The vaccine would work by triggering an immune response in people so they produce antibodies that target a protein the malaria parasite needs to reproduce within a mosquito.
Malaria, which kills nearly 800,000 people every year worldwide, is caused by a microscopic parasite that alternates between human and mosquito hosts at various stages of its lifecycle.
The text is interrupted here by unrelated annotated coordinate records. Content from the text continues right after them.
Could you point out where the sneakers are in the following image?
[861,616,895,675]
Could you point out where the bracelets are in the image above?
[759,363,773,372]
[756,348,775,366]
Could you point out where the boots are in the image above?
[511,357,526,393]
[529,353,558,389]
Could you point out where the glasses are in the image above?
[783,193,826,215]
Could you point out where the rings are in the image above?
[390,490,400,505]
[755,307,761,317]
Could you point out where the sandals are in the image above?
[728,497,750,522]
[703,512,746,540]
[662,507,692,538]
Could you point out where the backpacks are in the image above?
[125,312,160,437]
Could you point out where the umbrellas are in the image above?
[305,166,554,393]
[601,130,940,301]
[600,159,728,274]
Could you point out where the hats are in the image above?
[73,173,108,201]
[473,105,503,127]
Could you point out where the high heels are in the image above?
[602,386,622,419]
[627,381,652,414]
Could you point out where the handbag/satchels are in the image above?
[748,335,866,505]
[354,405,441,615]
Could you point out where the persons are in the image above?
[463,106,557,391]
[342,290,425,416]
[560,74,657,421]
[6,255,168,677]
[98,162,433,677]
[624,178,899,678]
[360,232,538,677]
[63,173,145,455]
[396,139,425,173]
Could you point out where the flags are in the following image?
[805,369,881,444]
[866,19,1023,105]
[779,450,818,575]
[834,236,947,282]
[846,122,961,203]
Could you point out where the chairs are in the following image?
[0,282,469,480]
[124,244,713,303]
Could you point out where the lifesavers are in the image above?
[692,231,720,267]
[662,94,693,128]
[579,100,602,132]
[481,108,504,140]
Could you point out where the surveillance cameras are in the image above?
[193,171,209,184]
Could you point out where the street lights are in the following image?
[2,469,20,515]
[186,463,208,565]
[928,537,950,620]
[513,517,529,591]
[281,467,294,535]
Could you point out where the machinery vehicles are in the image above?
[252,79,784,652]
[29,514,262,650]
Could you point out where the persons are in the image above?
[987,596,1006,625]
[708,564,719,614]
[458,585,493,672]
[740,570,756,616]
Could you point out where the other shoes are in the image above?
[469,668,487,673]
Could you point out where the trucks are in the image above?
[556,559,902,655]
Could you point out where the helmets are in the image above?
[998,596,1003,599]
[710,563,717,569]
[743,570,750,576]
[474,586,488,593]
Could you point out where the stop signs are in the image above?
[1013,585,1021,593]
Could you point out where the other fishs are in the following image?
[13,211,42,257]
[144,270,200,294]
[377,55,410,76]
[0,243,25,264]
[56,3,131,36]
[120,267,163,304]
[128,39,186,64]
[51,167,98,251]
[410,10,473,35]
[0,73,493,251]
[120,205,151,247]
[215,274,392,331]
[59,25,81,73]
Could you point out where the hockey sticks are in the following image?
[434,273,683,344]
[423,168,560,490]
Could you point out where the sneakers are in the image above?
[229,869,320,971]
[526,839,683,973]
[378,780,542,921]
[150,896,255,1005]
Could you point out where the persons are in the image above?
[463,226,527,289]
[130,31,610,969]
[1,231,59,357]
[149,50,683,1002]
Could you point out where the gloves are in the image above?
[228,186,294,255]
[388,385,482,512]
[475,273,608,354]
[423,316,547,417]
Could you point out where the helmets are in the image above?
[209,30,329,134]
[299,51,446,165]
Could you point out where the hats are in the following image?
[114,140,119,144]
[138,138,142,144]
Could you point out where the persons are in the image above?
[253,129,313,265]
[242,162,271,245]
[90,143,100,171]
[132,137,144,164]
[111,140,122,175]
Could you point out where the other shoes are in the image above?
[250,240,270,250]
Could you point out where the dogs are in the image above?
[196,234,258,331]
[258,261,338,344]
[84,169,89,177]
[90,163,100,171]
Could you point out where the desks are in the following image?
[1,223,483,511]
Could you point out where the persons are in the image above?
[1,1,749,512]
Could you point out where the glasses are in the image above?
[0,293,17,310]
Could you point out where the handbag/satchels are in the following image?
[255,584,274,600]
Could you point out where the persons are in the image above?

Once a mosquito bites a vaccinated person, the antibodies would neutralize the protein essential for malaria parasite's reproduction, effectively blocking the parasite's -- and the mosquito's -- ability to infect others.
The vaccine relies on a protein -- known as Pfs48/45 -- which is very difficult to synthetically produce, says Nirbhay Kumar, professor of tropical medicine at Tulane.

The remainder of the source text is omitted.